Trump says TikTok is a national security threat, Facebook is 'enemy of the people'
Former President Donald Trump said he believes that TikTok is a national security threat but that he couldn't support Congress’ banning the popular app because doing so would boost support for Facebook, which is the "enemy of the people."
Asked Monday morning whether he believes TikTok is a national security threat in an interview on CNBC’s “Squawk Box,” Trump said, “I do believe that.”
“I do believe it, and we have to very much admit we are protecting American people’s privacy and data rights,” he said.
Follow live updates as Congress votes on TikTok-related bill
Trump had initially supported efforts to ban the app in the U.S., but he recently reversed his support. Pressed about why he flipped, Trump said he could have banned TikTok during his presidency but left it up to Congress to do so.
“But as you know, I was at the point where I could have gotten it done if I wanted to. I should have said, you guys decide, you make that decision, because there are a lot of people who talk that love it," he said. "There are a lot of young kids on TikTok who will go crazy without it. There are a lot of users.”
Trump then argued that banning TikTok would lead to the growth of Facebook, which he slammed as an “enemy of the people.”
“There’s a lot of good and there’s a lot of bad with TikTok. But the thing I don’t like is that without TikTok, you can make Facebook bigger, and I consider Facebook to be an enemy of the people along with a lot of the media," he said.
Trump had decried Facebook as an "enemy of the people" in a Truth Social post last week, saying a ban on TikTok would allow Facebook and its co-founder Mark Zuckerberg to "double their business."
Trump’s Facebook and Instagram accounts were suspended the day after the Jan. 6, 2021, attack on the Capitol over inflammatory posts about the attack.
Meta, the social media giant that operates Facebook and Instagram, reinstated his accounts last year after a two-year provisional suspension.
Following his suspension from the social media platforms, Trump launched his Truth Social platform in 2022.
The bipartisan leaders of the House select committee on China, Chairman Mike Gallagher, R-Wis., and ranking member Raja Krishnamoorthi, D-Ill., have co-authored a bill that could lead to a ban of the popular app in the U.S. if it does not cut ties with its parent company, China-based ByteDance. President Joe Biden has expressed support for the bill.

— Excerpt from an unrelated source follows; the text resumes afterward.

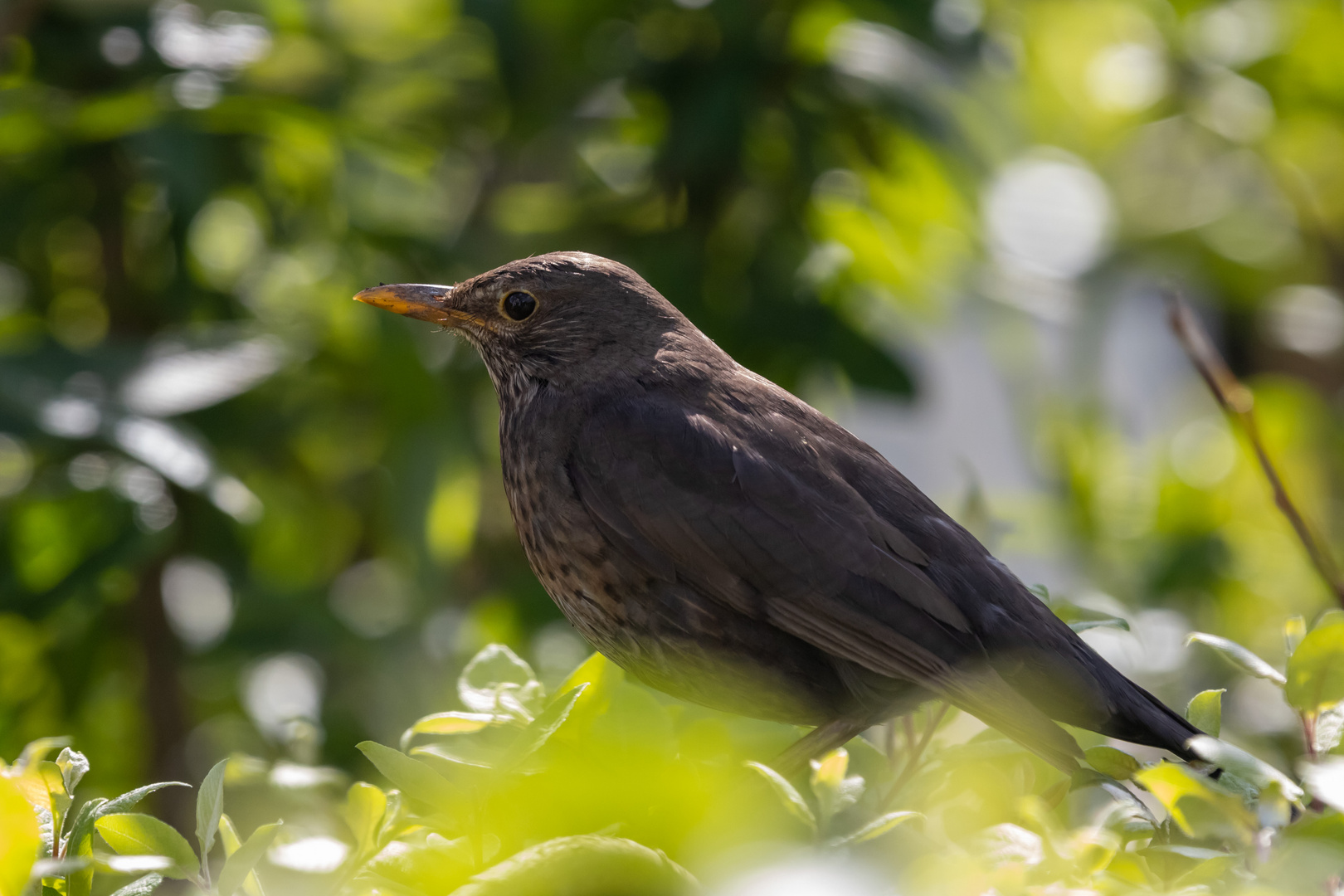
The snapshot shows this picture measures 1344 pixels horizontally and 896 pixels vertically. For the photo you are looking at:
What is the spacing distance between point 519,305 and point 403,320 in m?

The House will vote on the bill this week under suspension of the rules, Majority Leader Steve Scalise’s spokesperson, Lauren Fine, told NBC News. It will need the support of two-thirds of members on the floor to pass.
U.S. lawmakers and intelligence officials have expressed concerns that the Chinese government could use TikTok as a tool to obtain data from its users and expose them to content that could influence their views on issues such as the November presidential election. In hours of testimony before Congress last year, TikTok CEO Shou Zi Chew maintained that the app is safe and secure and denied that the Chinese government uses it to access U.S. user data.
Trump has courted controversial conservative influencers such as Libs of TikTok and the conservative political satire website Babylon Bee as part of his re-election campaign, hosting them at events held at his Mar-a-Lago estate in Florida. The creator of Libs of TikTok, an account that is popular among far-right figures, Chaya Raichik, has come under fire for her posts that often discriminate against the LGBTQ community.